# Ziel der Aufgabe
Schreibe aus dem Text über das Versöhnungszentrum in Pine Ridge den Abschnitt von „Oben, im ersten“ bis einschließlich „Ridge Reservat lebt.“ wortgetreu ab.

━━━━━ Textauszug ━━━━━

Im Reconciliation Center, dem „Versöhnungszentrum“, von Pine Ridge im US-Bundesstaat South Dakota. Pastor Daniel Johnson bietet hier mit seinem Team tagsüber Obdachlosen Unterkunft, warmes Essen und eine heiße Dusche an. Im Fernseher läuft der Actionfilm „Mortal Combat“. Da Monika, die Köchin, heute fehlt, hat der Pastor selbst gekocht: Suppe, Reis und Huhn.

Gute Taten für den Großen Geist

Oben, im ersten Stock, ist Virgil dabei, die Kleidungsstücke einiger Obdachloser zu waschen. Wie alle Mitarbeiter im Zentrum ist Virgil ein Angehöriger des Oglala Lakota-Stammes, der im Pine Ridge Reservat lebt.

━━━━━ Bereitgestelltes Material ━━━━━

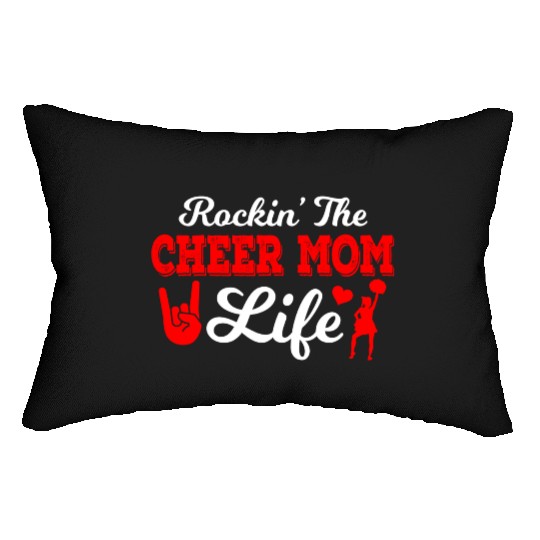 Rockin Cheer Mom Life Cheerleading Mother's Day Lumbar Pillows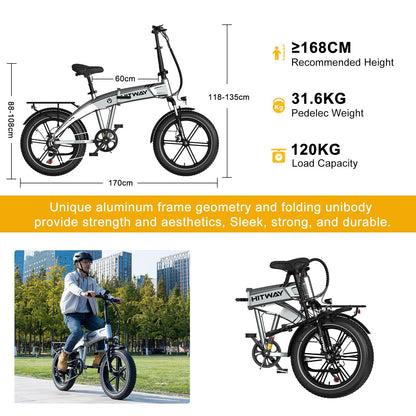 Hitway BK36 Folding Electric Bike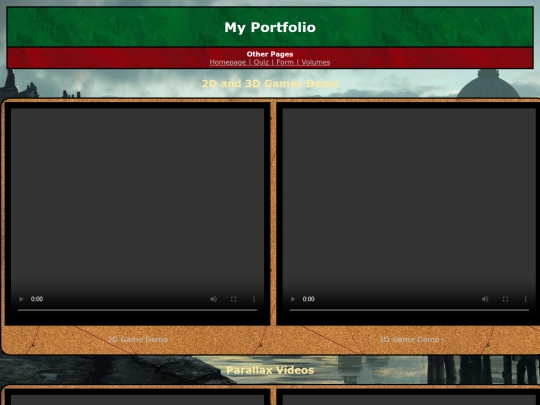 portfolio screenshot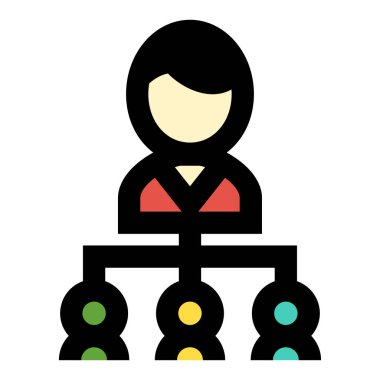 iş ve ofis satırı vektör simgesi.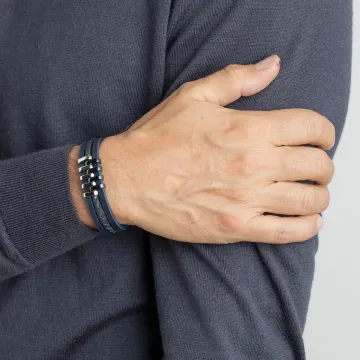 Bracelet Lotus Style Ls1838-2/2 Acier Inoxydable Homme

━━━━━
━━━━━ Bereitgestelltes Material ━━━━━

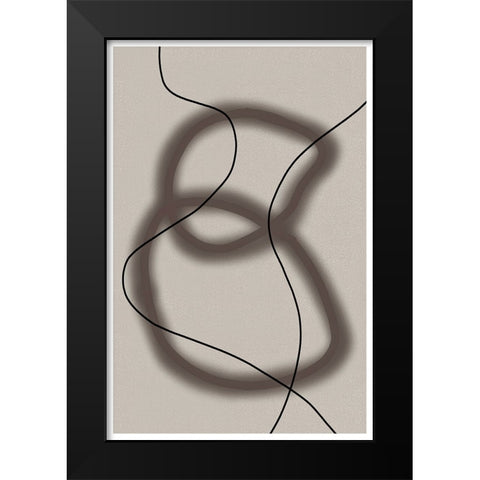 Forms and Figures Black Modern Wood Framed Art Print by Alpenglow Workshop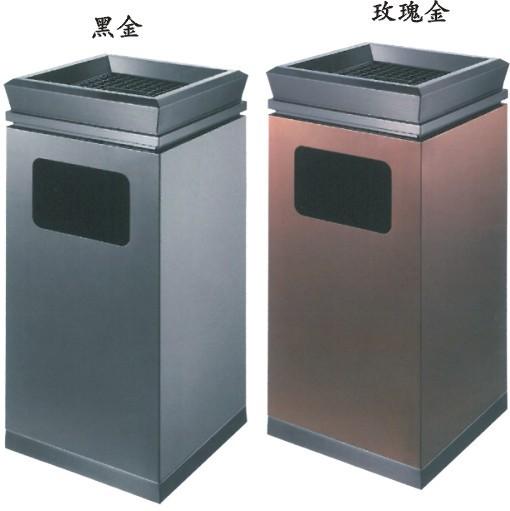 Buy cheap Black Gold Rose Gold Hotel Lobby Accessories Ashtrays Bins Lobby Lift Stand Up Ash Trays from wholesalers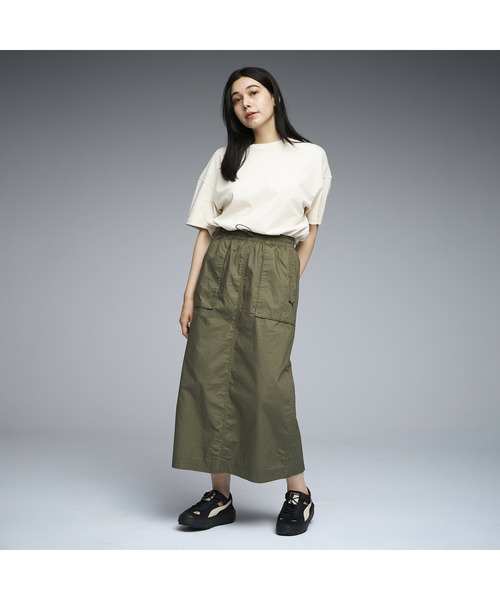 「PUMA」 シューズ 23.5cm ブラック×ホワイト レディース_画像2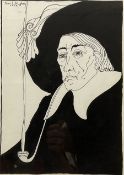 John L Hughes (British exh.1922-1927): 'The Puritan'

━━━━━

# Ausgabe
Oben, im ersten Stock, ist Virgil dabei, die Kleidungsstücke einiger Obdachloser zu waschen. Wie alle Mitarbeiter im Zentrum ist Virgil ein Angehöriger des Oglala Lakota-Stammes, der im Pine Ridge Reservat lebt.